L’offensive irakienne contre Mossoul nous remémore que la progression de Daech à l’été 2014 s’accompagna du génocide de la population kurdophone des yézidis. Le père Patrick Desbois retrace ce martyre dans La Fabrique des terroristes. Il sait de quoi il parle : c’est lui qui documenta la « Shoah par balles » perpétrée en Ukraine de 1941 à 1944.

Les hommes en noir de l’Etat islamique volent, violent, massacrent les yézidis au nom, disent-ils, de l’islam. Pourquoi tant de haine ?
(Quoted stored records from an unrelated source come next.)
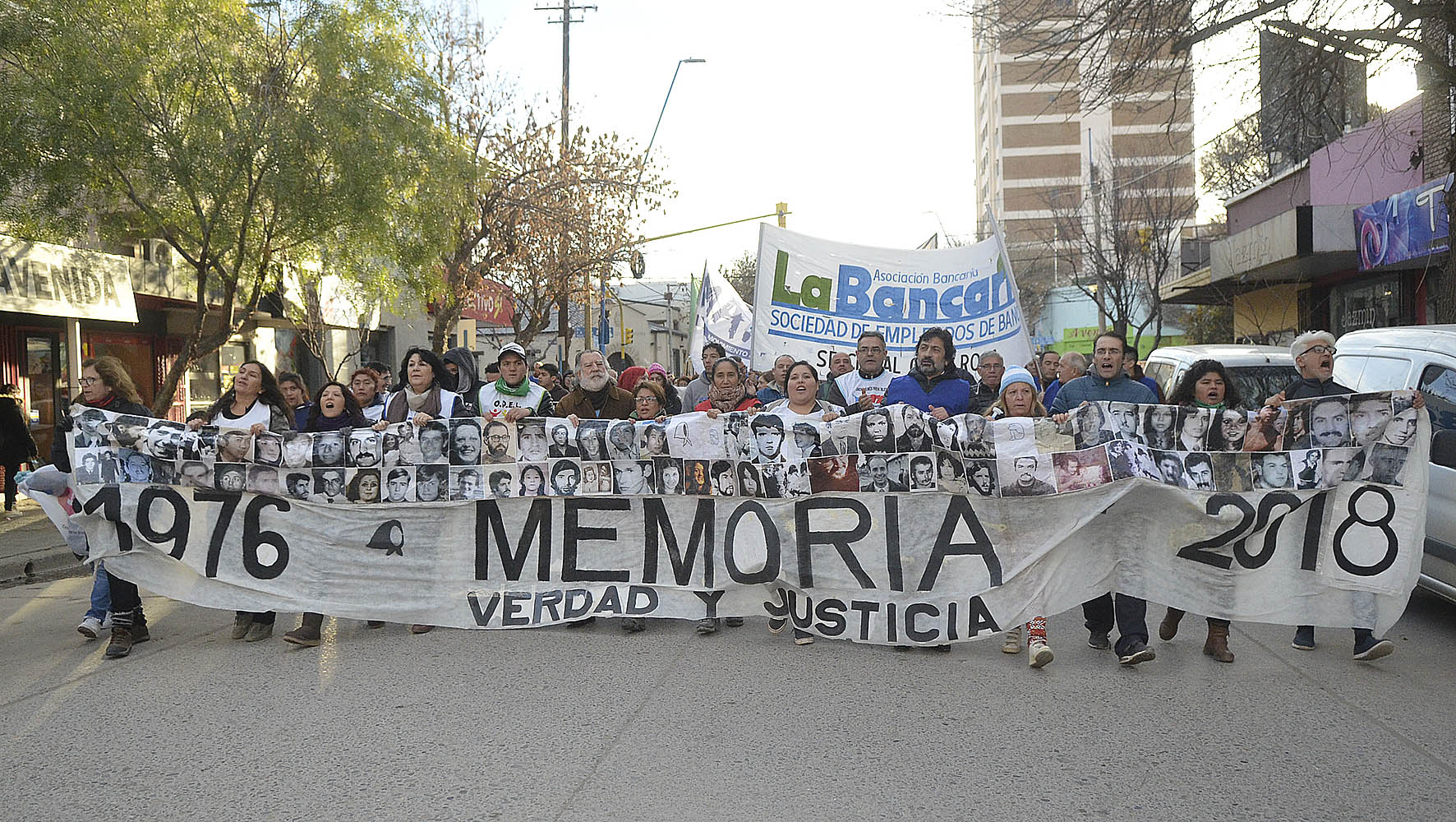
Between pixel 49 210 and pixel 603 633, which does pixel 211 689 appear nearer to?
pixel 603 633

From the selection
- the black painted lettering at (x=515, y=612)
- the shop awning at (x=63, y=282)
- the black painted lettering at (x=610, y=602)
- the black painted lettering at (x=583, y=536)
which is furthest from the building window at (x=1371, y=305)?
the shop awning at (x=63, y=282)

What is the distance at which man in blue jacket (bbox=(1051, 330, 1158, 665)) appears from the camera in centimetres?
611

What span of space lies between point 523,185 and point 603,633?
57.4ft

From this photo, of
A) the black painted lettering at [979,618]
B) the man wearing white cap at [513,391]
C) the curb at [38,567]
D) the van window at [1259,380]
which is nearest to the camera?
the black painted lettering at [979,618]

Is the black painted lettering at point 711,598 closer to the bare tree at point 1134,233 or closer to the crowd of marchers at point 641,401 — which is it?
the crowd of marchers at point 641,401

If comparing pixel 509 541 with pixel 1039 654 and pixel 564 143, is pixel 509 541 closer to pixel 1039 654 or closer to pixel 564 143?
pixel 1039 654

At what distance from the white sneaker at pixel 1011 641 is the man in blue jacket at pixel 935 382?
1530mm

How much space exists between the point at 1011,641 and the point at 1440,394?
299 centimetres

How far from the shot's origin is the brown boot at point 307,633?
6.73m

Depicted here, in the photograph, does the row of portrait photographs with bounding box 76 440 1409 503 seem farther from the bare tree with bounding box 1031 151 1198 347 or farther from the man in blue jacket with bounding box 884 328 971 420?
the bare tree with bounding box 1031 151 1198 347

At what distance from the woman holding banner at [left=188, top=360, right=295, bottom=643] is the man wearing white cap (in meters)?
1.82

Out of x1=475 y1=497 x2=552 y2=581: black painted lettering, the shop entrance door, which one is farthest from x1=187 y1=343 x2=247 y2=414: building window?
x1=475 y1=497 x2=552 y2=581: black painted lettering

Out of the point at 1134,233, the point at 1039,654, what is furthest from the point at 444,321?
the point at 1134,233

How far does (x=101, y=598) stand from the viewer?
705cm
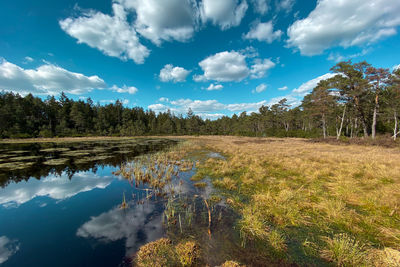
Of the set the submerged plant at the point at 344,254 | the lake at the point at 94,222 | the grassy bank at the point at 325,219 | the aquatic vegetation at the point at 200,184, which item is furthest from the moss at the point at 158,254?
the aquatic vegetation at the point at 200,184

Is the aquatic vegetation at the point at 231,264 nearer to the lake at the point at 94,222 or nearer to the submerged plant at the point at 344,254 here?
the lake at the point at 94,222

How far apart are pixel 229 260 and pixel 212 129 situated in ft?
258

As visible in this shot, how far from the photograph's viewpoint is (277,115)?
195ft

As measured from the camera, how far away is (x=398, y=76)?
2000 cm

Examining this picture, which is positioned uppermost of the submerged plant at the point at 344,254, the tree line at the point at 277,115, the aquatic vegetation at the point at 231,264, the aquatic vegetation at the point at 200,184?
the tree line at the point at 277,115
Les yézidis constituent une minorité confessionnelle au sein du peuple kurde. Leur religion, monothéiste et préislamique, emprunte à l’islam et au christianisme. Cela suffit à faire d’eux, aux yeux des soldats de l’EI, des hérétiques promis à la destruction. Les yézidis sont à Daech ce que les Juifs et les Tsiganes étaient aux nazis : des peuples considérés comme inférieurs. Non seulement la domination totalitaire d’une population autorise meurtres, viols et pillages, mais, en prime, elle confère une illusion de supériorité et d’invincibilité au sein de l’espèce humaine. Les djihadistes se voient comme les Ubermenschen, les surhommes, d’aujourd’hui. Ce génocide qui se déroule à cinq heures de vol de Bruxelles comporte également une dimension utilitaire. Tout en éradiquant un peuple, ses traditions, sa mémoire et ses lieux, Daech engraisse sa machine de guerre : les yézidis sont dévalisés dès leur arrestation ; les femmes, vendues et revendues plusieurs fois, alimentant un très lucratif commerce d’esclaves sexuelles ; les jeunes garçons, quant à eux, sont entraînés pour devenir des combattants, terroristes ou kamikazes. Sexe, argent et pouvoir sont les trois piliers de Daech.

Votre livre s’appuie sur les témoignages d’une centaine d’hommes, de femmes et d’enfants réfugiés dans les camps du Kurdistan irakien. Tous ont échappé aux griffes de leurs geôliers. Comment cela a-t-il été possible ?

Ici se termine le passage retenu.